FILE: Afghan fighters outside one of the entrances to caves where Saudi terrorist Osama bin Laden was reportedly hiding along hundreds of Arab Al-Qaeda fighters in the mountains of Tora Bora in eastern Afghanistan in 2001.
FILE: Afghan fighters outside one of the entrances to caves where Saudi terrorist Osama bin Laden was reportedly hiding along hundreds of Arab Al-Qaeda fighters in the mountains of Tora Bora in eastern Afghanistan in 2001.

A man born in Saudi Arabia has been convicted in a U.S. federal court on charges he participated in a 2003 attack in Afghanistan that killed two U.S. servicemen.
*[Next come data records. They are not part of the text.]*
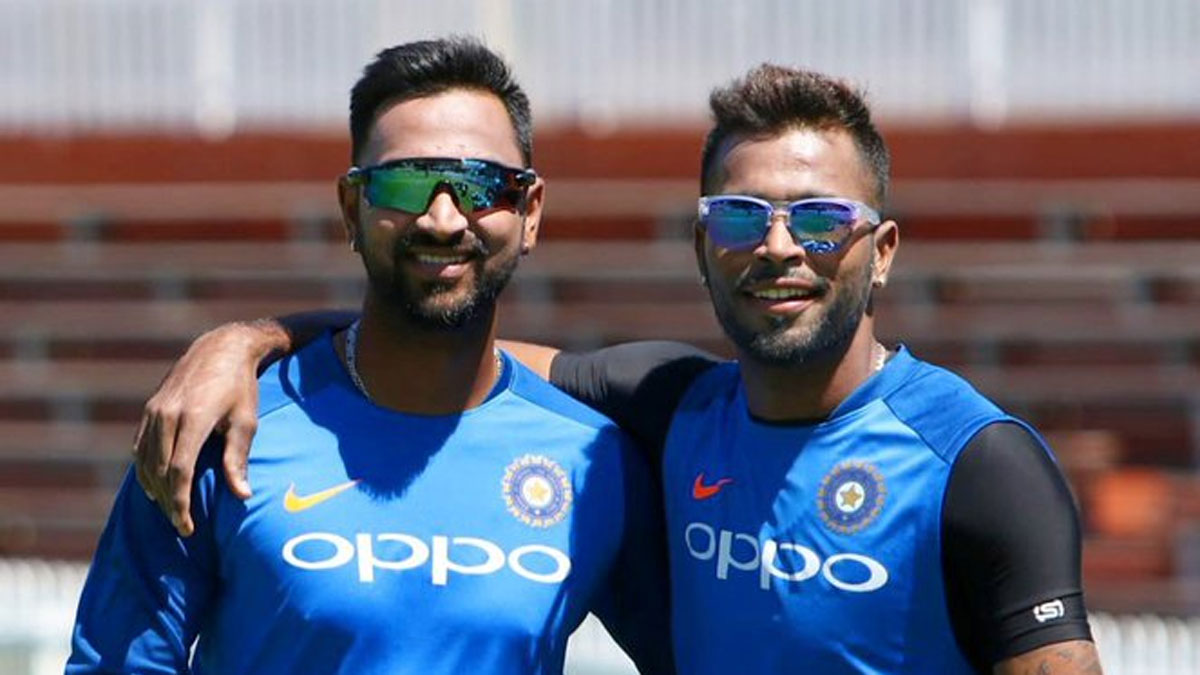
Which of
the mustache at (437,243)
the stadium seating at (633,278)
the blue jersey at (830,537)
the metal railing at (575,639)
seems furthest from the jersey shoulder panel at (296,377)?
the stadium seating at (633,278)

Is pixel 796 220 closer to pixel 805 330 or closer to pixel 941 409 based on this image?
pixel 805 330

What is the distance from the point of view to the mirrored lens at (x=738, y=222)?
3.89 m

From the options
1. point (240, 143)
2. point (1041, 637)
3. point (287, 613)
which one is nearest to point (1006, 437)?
point (1041, 637)

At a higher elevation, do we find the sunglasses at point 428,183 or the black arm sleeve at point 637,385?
the sunglasses at point 428,183

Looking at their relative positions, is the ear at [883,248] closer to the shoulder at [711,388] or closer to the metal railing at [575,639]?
the shoulder at [711,388]

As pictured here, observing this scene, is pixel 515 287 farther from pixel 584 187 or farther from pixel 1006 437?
pixel 1006 437

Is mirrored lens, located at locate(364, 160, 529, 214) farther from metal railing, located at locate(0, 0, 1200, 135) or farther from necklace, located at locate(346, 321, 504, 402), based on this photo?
metal railing, located at locate(0, 0, 1200, 135)

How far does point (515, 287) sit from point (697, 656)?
8.59 metres

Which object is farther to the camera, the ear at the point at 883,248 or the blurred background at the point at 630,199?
the blurred background at the point at 630,199

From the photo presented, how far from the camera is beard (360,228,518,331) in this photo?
153 inches

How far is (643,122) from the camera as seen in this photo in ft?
40.7

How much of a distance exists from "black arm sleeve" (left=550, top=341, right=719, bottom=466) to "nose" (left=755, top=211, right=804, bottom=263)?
47 centimetres

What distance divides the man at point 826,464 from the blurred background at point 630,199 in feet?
20.8

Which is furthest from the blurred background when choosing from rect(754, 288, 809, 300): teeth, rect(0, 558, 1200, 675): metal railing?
rect(754, 288, 809, 300): teeth
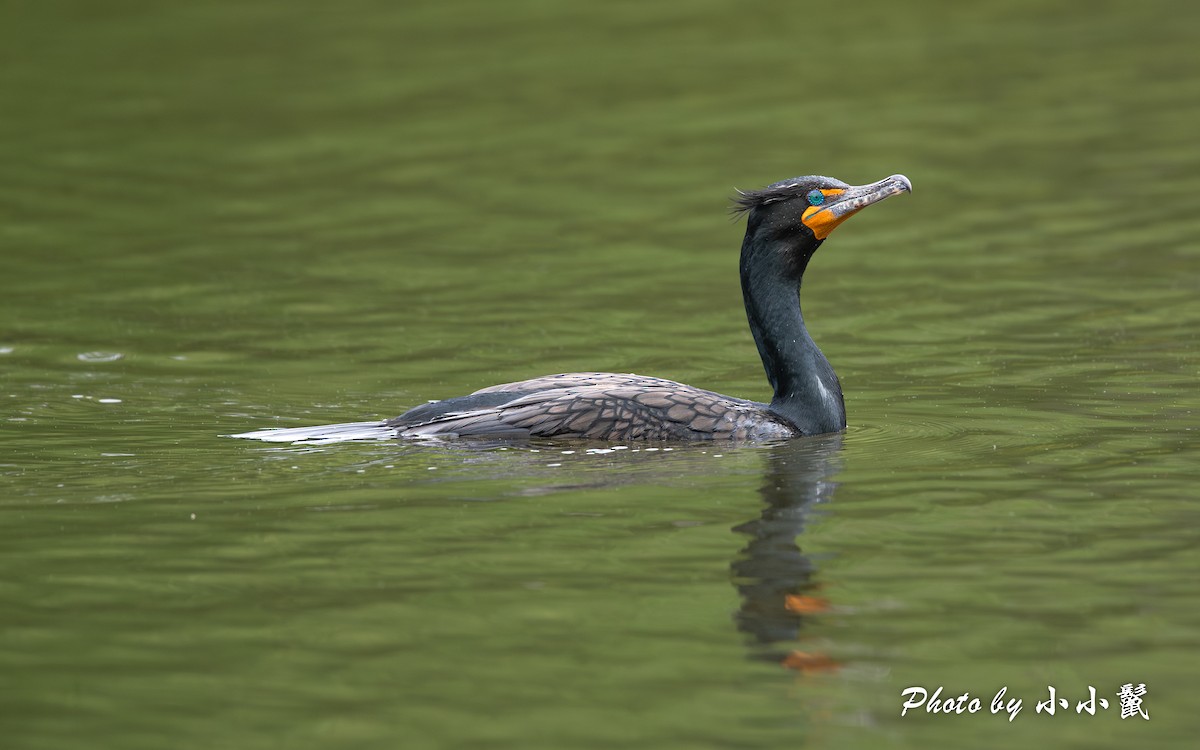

A jury in Brooklyn, New York, deliberated for just two hours on March 16 before reaching the guilty verdict against admitted Al-Qaeda fighter Ibrahim Suleiman Adnan Harun.

Harun, who was not in court and watched the trial from his jail cell, was extradited from Italy in October 2012.

He has insisted he is a "warrior" who should face a military tribunal rather than a criminal court.

Harun, who holds Niger citizenship, traveled to Afghanistan to join Al-Qaeda weeks before the September 11, 2001, terror attacks in the United States, prosecutors said.

They said he took part in an assault on U.S. troops in 2003 that killed Army Private 1st Class Jerod Dennis, 19, and Air Force Airman 1st Class Raymond Losano, 24.

A Koran recovered at the site had Harun's fingerprints, prosecutors said.

He also was convicted of later plotting to bomb the U.S. Embassy in Nigeria.